A few weeks ago, my friend and former colleague Sean Carroll was a guest on the Colbert Report to promote his book about the nature of time. Toward the end of the interview, they discussed the idea of the "multiverse", which Sean uses to refer to the (possibly) infinite number of "universe-sized" regions within the vast web of space and time where we live. The notion is that if we could somehow travel far enough (faster than light) to regions many times more distant than our telescopes can see, we could find countless independent "universes" that can never talk to each other at all. Some of them would be much like our own but others could be very different, maybe even with different laws of physics. Steven Colbert seemed quite interested:

Colbert: Am I in these other universes?

Carroll: There will be people very much like you.

Colbert: In these other universes, is it possible that my show's on at 11 and John Stewart is at 11:30?

Carroll: Maybe more often!

It's a cute exchange, and it's a variant on the old idea that "in an infinitely big universe, everything that could possibly happen must happen somewhere."

Trouble is, I don't know that I buy that argument, for rather subtle reasons. However we define them, the number of "independent universe-sized regions" of space and time is countably infinite: we could in principle come up with some way of labeling each one by an integer. But many sets (like the real numbers) are uncountably infinite: no matter how you try to label each real number by an integer, you'll miss the vast majority of them. The real numbers are just a much bigger infinity than the integers are. Going on, the set of all possible curves in space is a yet larger infinity. (Assuming space and time are continuous! If they turn out to be discrete, then the set of curves has the same infinite size as the real numbers.)

The thing is, the set of "everything that could possibly happen" is a lot more like the set of all curves than like the set of integers: if anything, it's a still larger infinity. So no matter how large our multiverse may be, it's mathematically impossible for every possible history to occur somewhere. Does that mean that our Steven Colbert (on at 11:30) is the only one? Quite possibly so. I'm not convinced that the multiverse idea opens up as many possibilities as people sometimes think.

Comments

[marphod.livejournal.com]

There are many places in physics where the rationals are insufficient, and the reals are required. Anything that has a square effect (magnetic field strength, distance covered in an inertial reference frame under acceleration, etc.)

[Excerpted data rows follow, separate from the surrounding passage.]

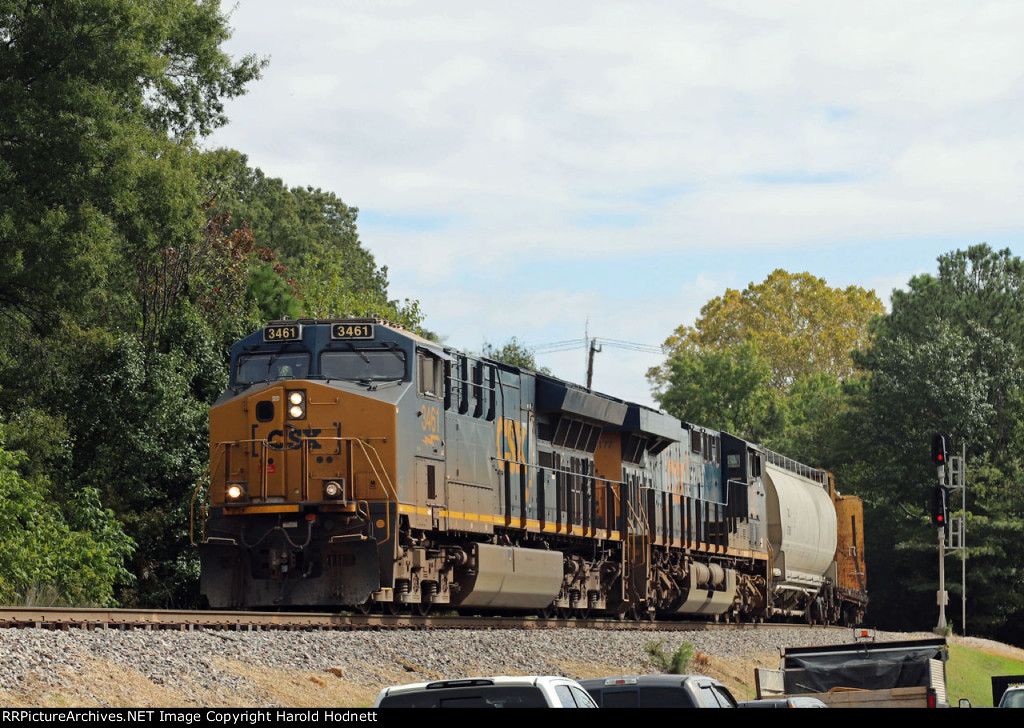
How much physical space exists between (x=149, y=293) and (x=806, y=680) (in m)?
24.3

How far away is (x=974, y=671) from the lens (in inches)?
1435

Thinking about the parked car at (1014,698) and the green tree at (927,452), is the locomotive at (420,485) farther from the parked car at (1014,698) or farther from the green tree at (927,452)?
the green tree at (927,452)

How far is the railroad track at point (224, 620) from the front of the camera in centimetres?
1485

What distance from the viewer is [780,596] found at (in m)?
37.8

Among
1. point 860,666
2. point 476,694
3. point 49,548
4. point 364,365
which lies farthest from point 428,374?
point 476,694

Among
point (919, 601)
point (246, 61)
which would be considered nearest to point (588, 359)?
point (919, 601)

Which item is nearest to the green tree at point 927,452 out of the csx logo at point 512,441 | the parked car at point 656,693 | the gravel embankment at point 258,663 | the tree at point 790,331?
the tree at point 790,331

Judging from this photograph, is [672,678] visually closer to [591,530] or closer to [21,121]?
[591,530]

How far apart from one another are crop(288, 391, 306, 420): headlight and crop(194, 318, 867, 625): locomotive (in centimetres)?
4

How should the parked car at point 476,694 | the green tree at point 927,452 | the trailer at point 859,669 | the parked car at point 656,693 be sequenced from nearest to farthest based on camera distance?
the parked car at point 476,694 → the parked car at point 656,693 → the trailer at point 859,669 → the green tree at point 927,452

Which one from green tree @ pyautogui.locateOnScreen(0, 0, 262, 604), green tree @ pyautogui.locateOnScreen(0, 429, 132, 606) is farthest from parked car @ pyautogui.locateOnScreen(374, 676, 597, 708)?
green tree @ pyautogui.locateOnScreen(0, 0, 262, 604)

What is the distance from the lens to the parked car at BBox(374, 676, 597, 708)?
9117mm

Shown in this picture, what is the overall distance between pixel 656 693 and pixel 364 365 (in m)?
9.91

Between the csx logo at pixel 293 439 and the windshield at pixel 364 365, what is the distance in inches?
39.4
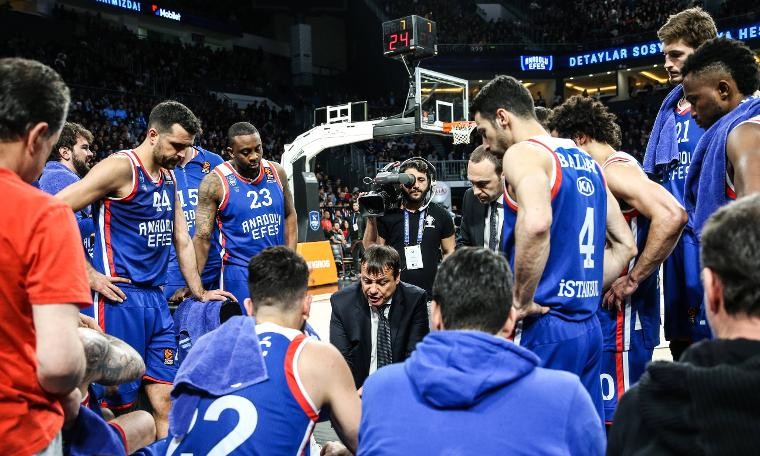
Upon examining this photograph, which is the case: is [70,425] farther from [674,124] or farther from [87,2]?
[87,2]

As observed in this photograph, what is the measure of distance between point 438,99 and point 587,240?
45.9 ft

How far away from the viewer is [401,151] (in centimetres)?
2898

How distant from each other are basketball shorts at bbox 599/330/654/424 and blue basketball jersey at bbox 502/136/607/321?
59cm

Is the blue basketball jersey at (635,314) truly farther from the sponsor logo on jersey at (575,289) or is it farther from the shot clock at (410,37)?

[jon-leonard.livejournal.com]

There are lots of kinds of numbers between the rationals and the reals: Quadratic surds (stuff you get by adding the square root operator), algebraic numbers, etc. Admittedly neither of those are sufficient for physics, since pi keeps showing up, but it's still not clear to me that you need all the reals. Well, all the complex numbers. You can't really do quantum physics with only real numbers.

[steuard.livejournal.com]

Yeah, pi and e are two of the big sticking points that I'd worry about when trying to develop a rationals-only physics. Oh, and by "rationals" I should be clear that I was thinking "complex rationals". (Now I'm starting to worry about whether that's well-defined in the ways I'd need, though.)

Though to be honest, my original thought was actually just that the space-time manifold would be Q^{3,1} rather than R^{3,1}; I hadn't followed that up in my head to conclude that the whole formalism would have to be based only on rationals. I'm still not sure.

[steuard.livejournal.com]

I guess what I'm thinking of here isn't "can you find a closed-form solution to an arbitrary equation of physics with just rationals" but rather "would it be possible to write a fully predictive theory with just the rationals". So I'm picturing less "find the speed of a block sliding down an inclined plane" and more "compute the scattering amplitude for this process in particle physics". And for that, all I really need to have in hand is the Lagrangian of the system (which can usually be written as a polynomial function of position and momentum) and some fancy integration (which I suspect could be sensibly defined over the rationals if one put in some effort).